Meet Mr. Wilber Shirley.

We had lunch yesterday with a couple of Janet’s cousins and their spouses at Beaugard’s Southern Barbecue in Wilmington. Hadn’t been there in couple of years but Beaugard’s is as good a cue as can be found above the Mason-Dixon Line. I didn’t have a column written for today so with the zing of Beaugard’s hot sauce still on my tongue I decided to reprise something BBQ related from the past. Here’s an article that was published in the Times Gazette in 2002.

Barbeque I’ve Known
February 3, 2002

Maybe it’s because I was born in South Carolina but, I never tire of going south. When most folks think of the South visions of magnolias, antebellum homes, pine trees or NASCAR may come to mind. For me, it’s barbeque.

My frequent sojourns into the Carolinas are in constant pursuit of the perfect meal of pork (there is no other kind) slow cooked over a bed of hickory coals.

The best barbeque is found in the Carolinas and even there regional differences will be found. In eastern North Carolina BBQ is usually “whole hog” and the traditional sauce is simply vinegar spiced up with salt and crushed red pepper.

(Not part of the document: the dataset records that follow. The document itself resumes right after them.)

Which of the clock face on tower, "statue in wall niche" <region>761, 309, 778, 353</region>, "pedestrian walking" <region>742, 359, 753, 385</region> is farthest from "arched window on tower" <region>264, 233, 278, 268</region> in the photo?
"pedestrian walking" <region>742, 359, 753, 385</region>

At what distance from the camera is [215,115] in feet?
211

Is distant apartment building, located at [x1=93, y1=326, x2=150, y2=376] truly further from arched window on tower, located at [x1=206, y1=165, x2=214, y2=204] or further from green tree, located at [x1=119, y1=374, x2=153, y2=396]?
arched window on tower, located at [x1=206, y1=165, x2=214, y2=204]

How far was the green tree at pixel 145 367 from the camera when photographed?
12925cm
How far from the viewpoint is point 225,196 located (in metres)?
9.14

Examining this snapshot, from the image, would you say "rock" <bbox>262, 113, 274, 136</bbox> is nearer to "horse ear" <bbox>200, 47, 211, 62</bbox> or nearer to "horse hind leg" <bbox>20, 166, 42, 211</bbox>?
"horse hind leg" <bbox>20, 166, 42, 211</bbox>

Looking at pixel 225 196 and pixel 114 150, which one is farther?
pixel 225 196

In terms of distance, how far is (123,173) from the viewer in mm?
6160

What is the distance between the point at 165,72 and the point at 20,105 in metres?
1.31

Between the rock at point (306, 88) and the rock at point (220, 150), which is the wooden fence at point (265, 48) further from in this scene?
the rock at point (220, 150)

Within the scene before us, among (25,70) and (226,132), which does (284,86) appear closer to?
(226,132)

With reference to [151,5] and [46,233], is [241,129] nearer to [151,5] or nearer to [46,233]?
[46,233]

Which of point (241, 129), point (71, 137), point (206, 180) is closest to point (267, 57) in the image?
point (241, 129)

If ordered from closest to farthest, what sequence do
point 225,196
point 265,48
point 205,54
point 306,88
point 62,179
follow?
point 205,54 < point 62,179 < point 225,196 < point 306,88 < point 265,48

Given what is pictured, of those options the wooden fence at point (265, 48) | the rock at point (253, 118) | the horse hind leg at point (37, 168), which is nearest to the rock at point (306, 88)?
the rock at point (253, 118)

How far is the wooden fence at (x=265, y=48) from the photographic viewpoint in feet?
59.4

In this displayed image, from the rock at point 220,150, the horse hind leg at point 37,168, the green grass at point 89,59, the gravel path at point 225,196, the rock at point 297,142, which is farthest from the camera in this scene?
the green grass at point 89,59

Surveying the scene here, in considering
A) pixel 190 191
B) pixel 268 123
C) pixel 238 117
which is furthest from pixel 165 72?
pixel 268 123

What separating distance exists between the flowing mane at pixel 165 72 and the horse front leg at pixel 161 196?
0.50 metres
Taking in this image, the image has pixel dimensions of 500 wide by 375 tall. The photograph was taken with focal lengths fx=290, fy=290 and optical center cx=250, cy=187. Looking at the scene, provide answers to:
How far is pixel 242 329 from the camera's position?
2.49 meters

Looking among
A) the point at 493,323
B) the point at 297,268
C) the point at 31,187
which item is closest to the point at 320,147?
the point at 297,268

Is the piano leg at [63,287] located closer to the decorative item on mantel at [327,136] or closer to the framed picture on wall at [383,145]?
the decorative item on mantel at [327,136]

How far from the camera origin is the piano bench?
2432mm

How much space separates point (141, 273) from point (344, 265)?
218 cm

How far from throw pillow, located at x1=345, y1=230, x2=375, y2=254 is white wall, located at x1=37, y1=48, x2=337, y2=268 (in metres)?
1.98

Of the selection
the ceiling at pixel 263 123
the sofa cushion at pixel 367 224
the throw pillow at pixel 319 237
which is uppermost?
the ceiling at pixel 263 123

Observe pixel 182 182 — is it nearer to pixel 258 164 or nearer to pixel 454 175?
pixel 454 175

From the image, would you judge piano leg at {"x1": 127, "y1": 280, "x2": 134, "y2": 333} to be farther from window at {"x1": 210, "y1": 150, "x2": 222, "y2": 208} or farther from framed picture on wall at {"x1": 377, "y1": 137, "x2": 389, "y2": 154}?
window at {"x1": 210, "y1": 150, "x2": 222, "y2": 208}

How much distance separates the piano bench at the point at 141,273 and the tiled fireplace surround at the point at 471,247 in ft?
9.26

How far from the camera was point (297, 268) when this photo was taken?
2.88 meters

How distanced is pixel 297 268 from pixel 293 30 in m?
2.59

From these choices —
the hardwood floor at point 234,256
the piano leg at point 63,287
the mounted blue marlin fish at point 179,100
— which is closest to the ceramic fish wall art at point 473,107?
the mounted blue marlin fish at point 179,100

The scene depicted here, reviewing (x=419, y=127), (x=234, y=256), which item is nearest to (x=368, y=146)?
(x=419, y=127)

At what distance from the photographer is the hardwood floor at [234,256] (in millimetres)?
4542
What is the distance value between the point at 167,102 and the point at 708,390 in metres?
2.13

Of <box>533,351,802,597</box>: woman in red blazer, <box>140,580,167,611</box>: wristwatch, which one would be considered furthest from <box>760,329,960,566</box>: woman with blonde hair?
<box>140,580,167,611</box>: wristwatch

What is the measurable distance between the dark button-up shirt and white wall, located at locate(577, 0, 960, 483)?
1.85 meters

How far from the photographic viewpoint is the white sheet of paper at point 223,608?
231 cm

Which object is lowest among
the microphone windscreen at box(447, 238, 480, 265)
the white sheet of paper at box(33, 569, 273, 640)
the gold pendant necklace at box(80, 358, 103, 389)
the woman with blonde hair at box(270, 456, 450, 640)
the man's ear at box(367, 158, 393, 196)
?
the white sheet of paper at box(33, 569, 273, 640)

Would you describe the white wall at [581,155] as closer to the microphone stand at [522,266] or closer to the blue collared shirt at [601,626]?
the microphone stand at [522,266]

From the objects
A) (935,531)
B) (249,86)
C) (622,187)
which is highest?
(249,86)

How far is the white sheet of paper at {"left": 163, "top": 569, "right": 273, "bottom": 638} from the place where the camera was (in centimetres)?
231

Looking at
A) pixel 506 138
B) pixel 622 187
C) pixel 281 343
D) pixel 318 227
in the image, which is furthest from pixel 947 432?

In the western part of the state BBQ is typically pork shoulder and some tomato and sugar is slipped into the sauce. Hush puppies and slaw are commonly served throughout North Carolina as an appetizer, like tortilla chips in a Mexican place.

In South Carolina, especially around Columbia, hams are the preferred cut of the hog and the sauce is a golden mustard-based sweet concoction served with white bread and something called BBQ hash. Hash is a liver-based gravy served over a bed of white rice.

Now, back to my quest and what have I discovered? To date the absolute best BBQ in this known world is to be found at a legendary BBQ joint in Goldsboro, NC,  Wilber’s. It is “the” place and it’s an institution where typically twenty-five hogs each day are slow cooked over hardwood coals and a meal of chopped BBQ, potato salad, vinegar slaw, hush puppies and sweet tea (the vin ordinaire of the south) can be had for only $5.50.  Wilber’s, because it is located next to Seymour-Johnson AFB, is world-renowned.

Second best is Sweatman’s and is located outside Holly Hill, SC. Five generations of Sweatman’s have been cooking up hogs for general consumption and $5.00 will get you all the food you can possibly handle at one sitting. It is superb but they’re only open on the weekends.

Third on my list is Maurice’s Piggy Park BBQ in West Columbia, SC. The food is great but be prepared for a liberal dose of conservative politics that’s served along with it. Maurice hasn’t figured out that the Civil War is over and his side lost.

These are my picks but the quest continues. Others, naturally, will disagree with my choices. But, if the best BBQ sandwich you ever ate came out of a can at the corner dairy bar you probably qualify for some government culinary disability program.